South African hospitality

Monday, Sept. 10 — This past weekend I learned more about South Africans’ wonderful hospitality. On Friday night, Elsie, the sister-in-law of my host, Pedro, took me out to dinner for the second time in the week, because “guests should not eat alone.” Elsie, her friend Celia, and I had a good meal and great conversation at a Greek restaurant.

On Saturday, I spoke with one of the people working in my apartment complex who told me about rural South African weddings. He said in the countryside, the wedding usually lasts eight days. And although just about everyone in the village is invited, anyone who shows up is welcome. His culture truly understands and practices community engagement.
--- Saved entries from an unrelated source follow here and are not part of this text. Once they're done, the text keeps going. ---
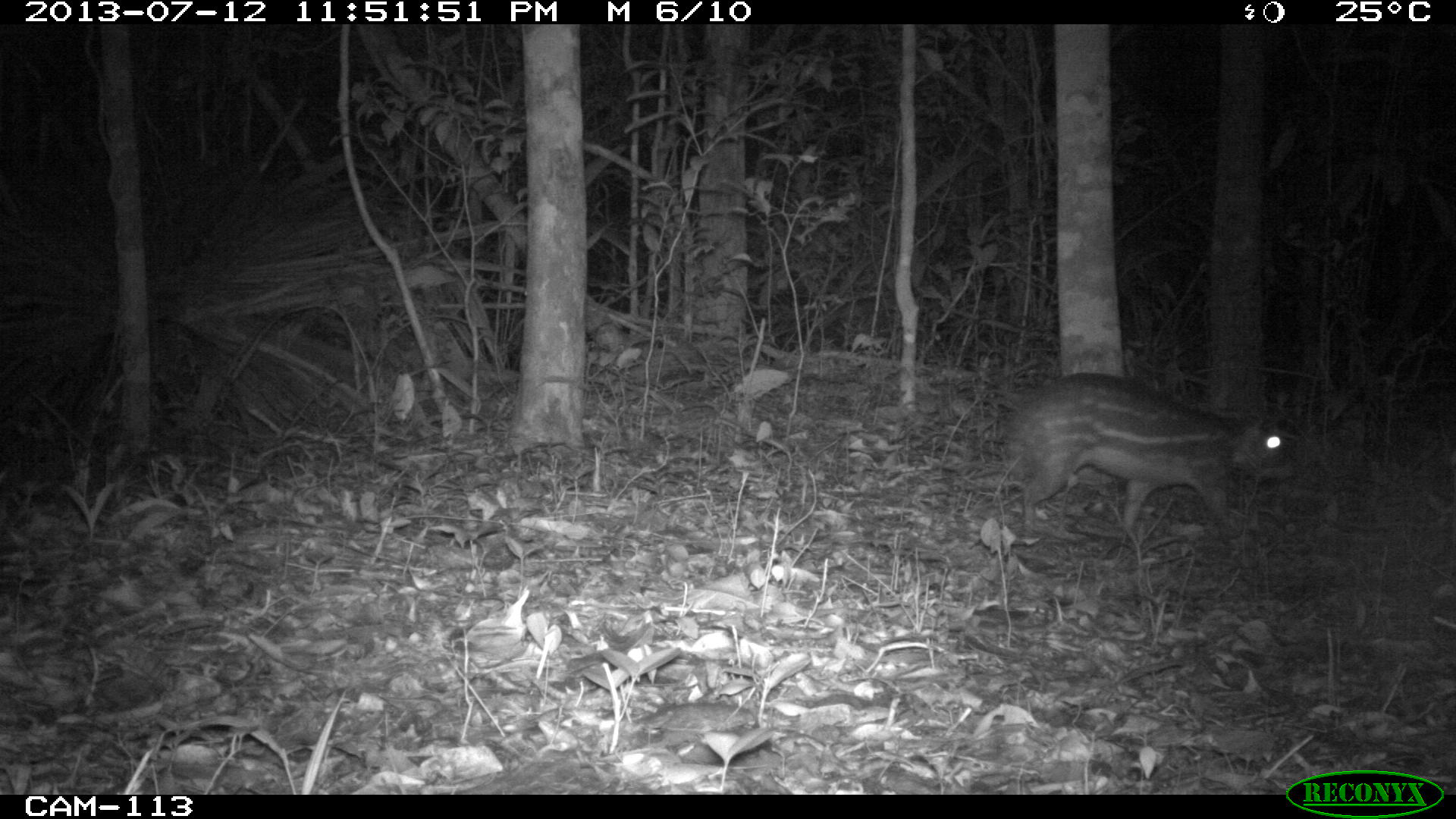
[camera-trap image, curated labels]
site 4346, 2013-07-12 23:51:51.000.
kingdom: Animalia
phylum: Chordata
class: Mammalia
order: Rodentia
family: Cuniculidae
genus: Cuniculus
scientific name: Cuniculus paca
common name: lowland paca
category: agouti paca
Agouti paca (lowland paca) (Cuniculus paca), count 1.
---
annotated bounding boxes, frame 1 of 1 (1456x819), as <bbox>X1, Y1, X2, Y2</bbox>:
agouti paca: <bbox>998, 371, 1297, 569</bbox>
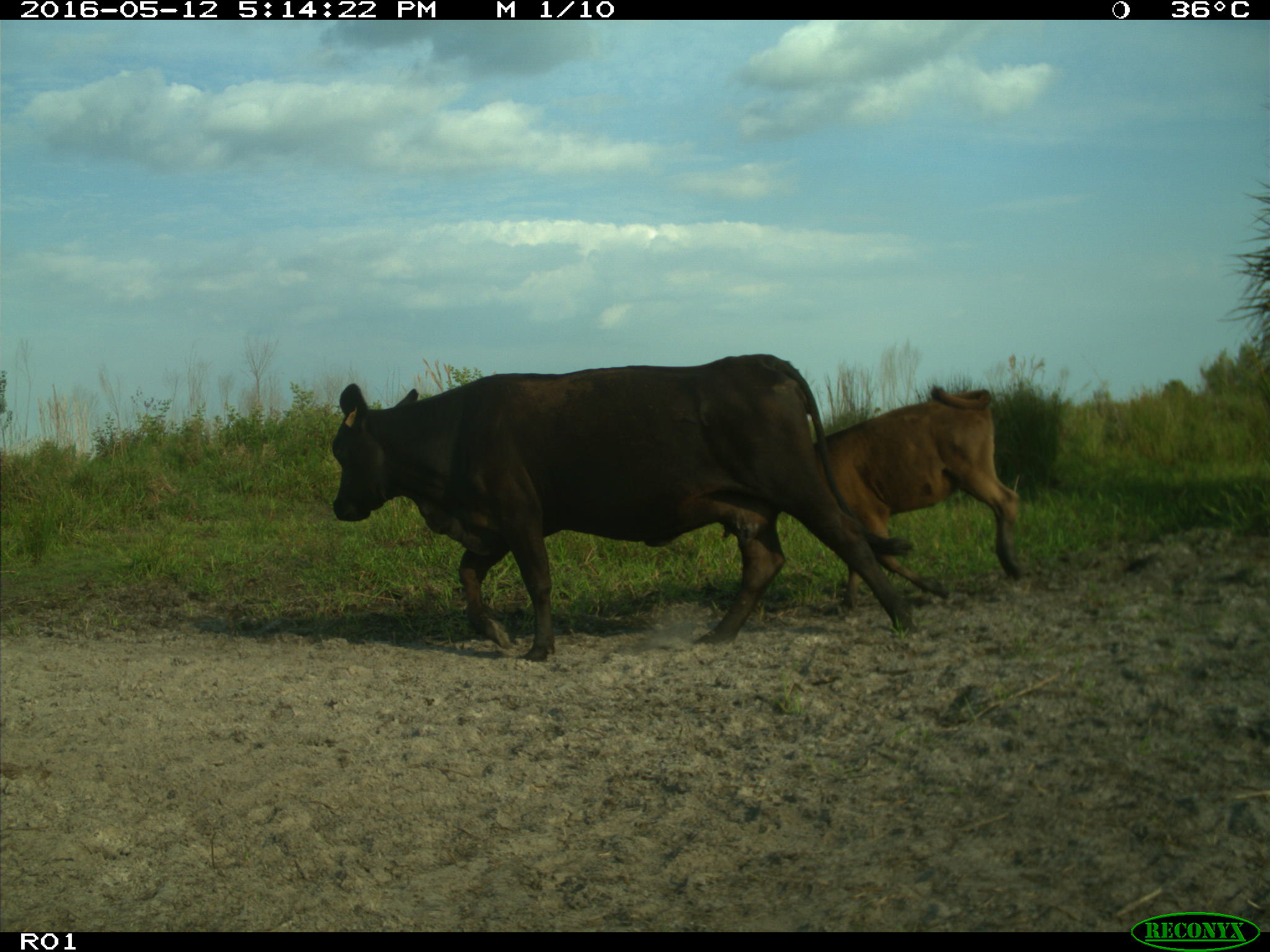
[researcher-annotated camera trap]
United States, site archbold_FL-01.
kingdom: Animalia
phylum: Chordata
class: Mammalia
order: Artiodactyla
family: Bovidae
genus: Bos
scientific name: Bos taurus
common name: domestic cow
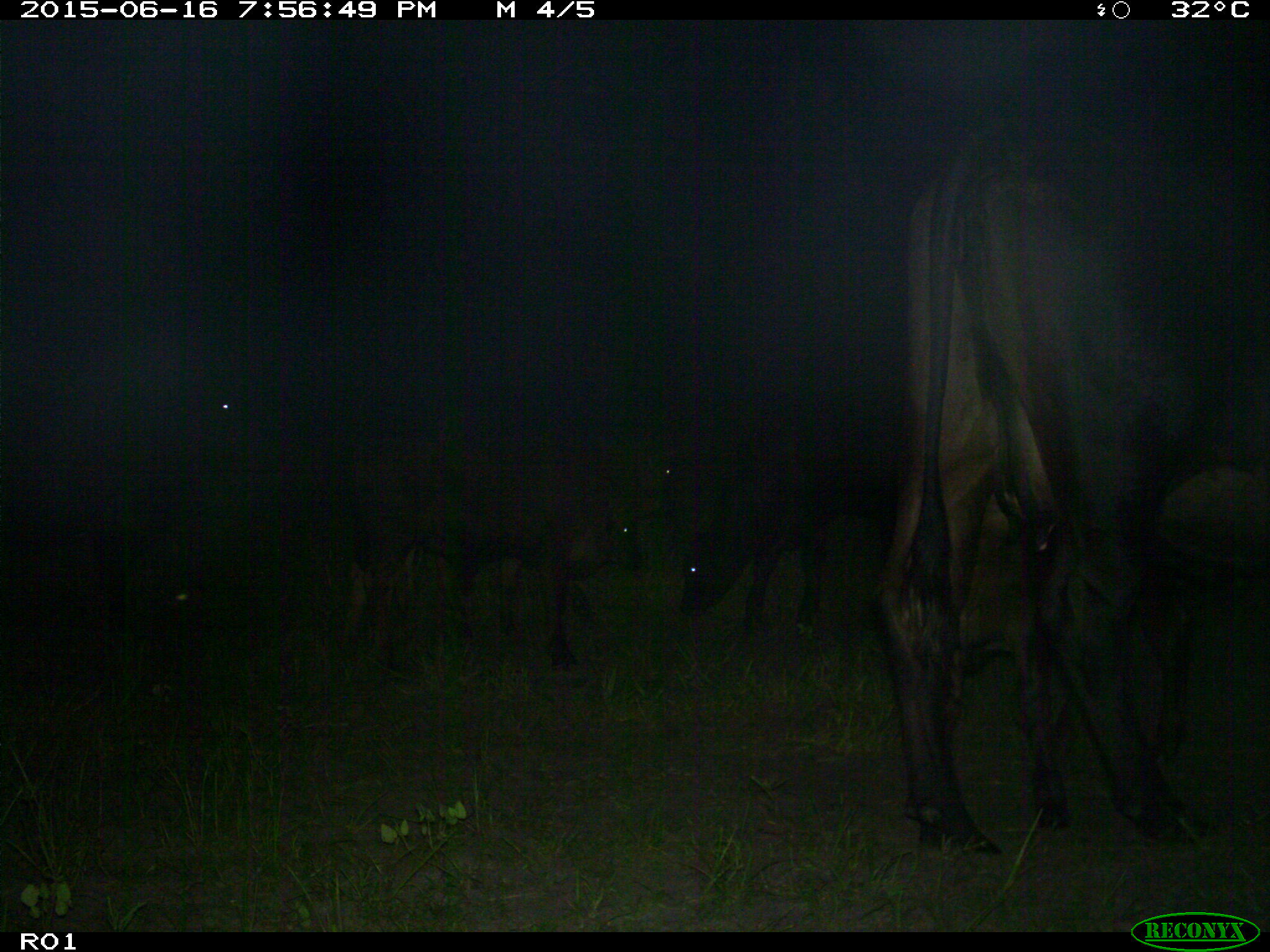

He does not have that sense of community in Pretoria, and he misses it.

On Sunday, my colleague Willie Meyer invited me to a zoo, a boat ride and then a braai (barbeque, pronounced brei) at his home in Hartbeespoort with his wife, three daughters, two sons-in-law and several grandchildren.

I ate way too much meat and salad, which was just fine with me. But it seemed like every few minutes after we ate, I was being given another “typical South African drink.” Then Willie, his sons-in-law and I retired to his basement den, and in honor of Pavarotti, we listened to some of his recordings, then just played a variety of classical music while we continued to drink yet more typical (alcoholic) South African after-dinner drinks. (They were delightful.)

Eventually I realized that I had to drive 40 minutes on the “correct” side of the road on a route I’d only been on that morning, and decided it was time to go. Also, South Africa’s rules about drinking and driving are strict, with a blood alcohol level of 0.05 and above illegal. Otherwise the evening would have continued for hours.